*Task requirements:*
Leave every picture out, and write out the remaining entries exactly.

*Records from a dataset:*
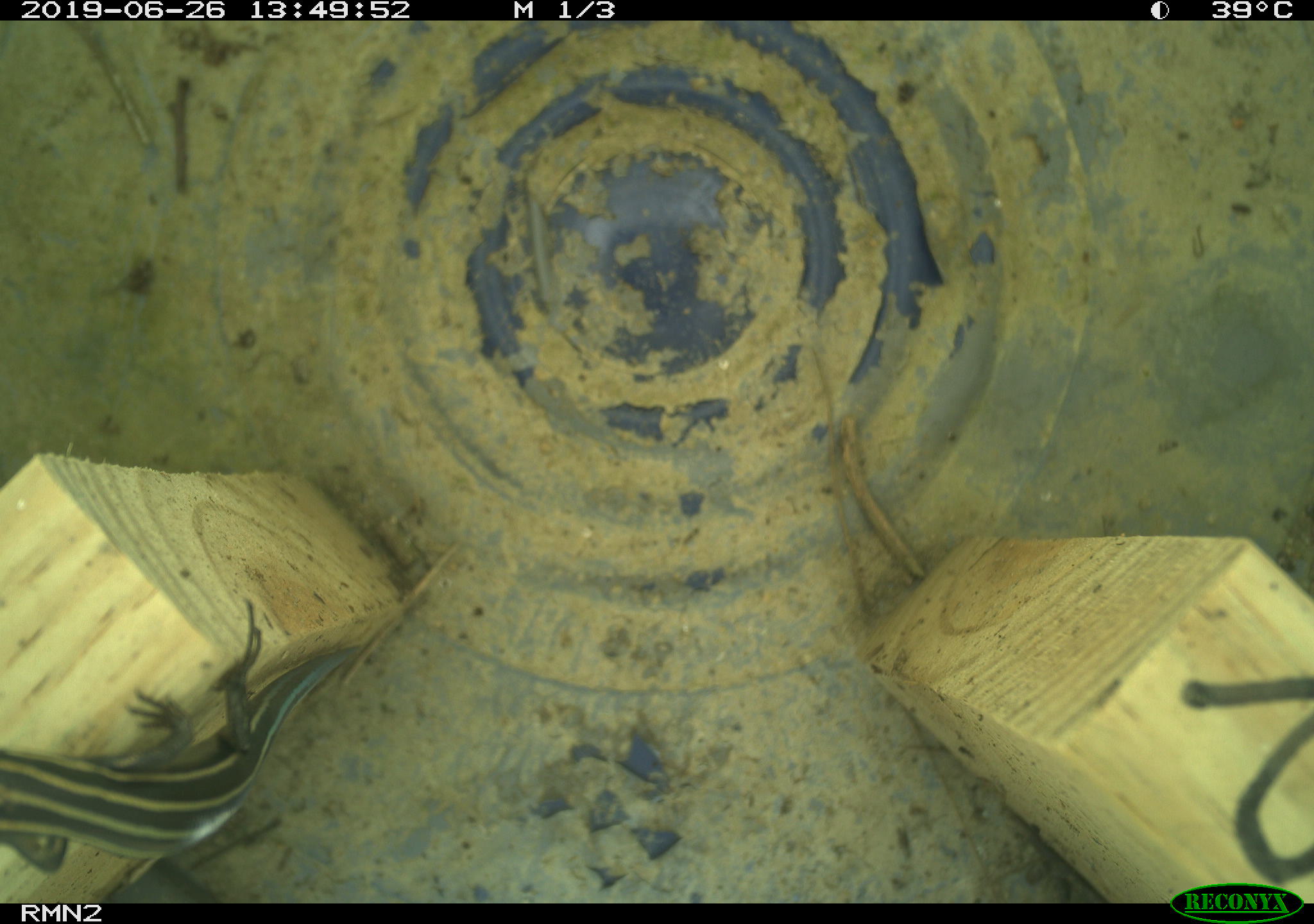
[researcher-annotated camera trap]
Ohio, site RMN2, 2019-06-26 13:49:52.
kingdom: Animalia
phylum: Chordata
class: Reptilia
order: Squamata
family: Scincidae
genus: Plestiodon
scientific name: Plestiodon fasciatus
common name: common five-lined skink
Common five-lined skink (Plestiodon fasciatus).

*Solution to this exercise:*
[researcher-annotated camera trap]
Ohio, site RMN2, 2019-06-26 13:49:52.
kingdom: Animalia
phylum: Chordata
class: Reptilia
order: Squamata
family: Scincidae
genus: Plestiodon
scientific name: Plestiodon fasciatus
common name: common five-lined skink
Common five-lined skink (Plestiodon fasciatus).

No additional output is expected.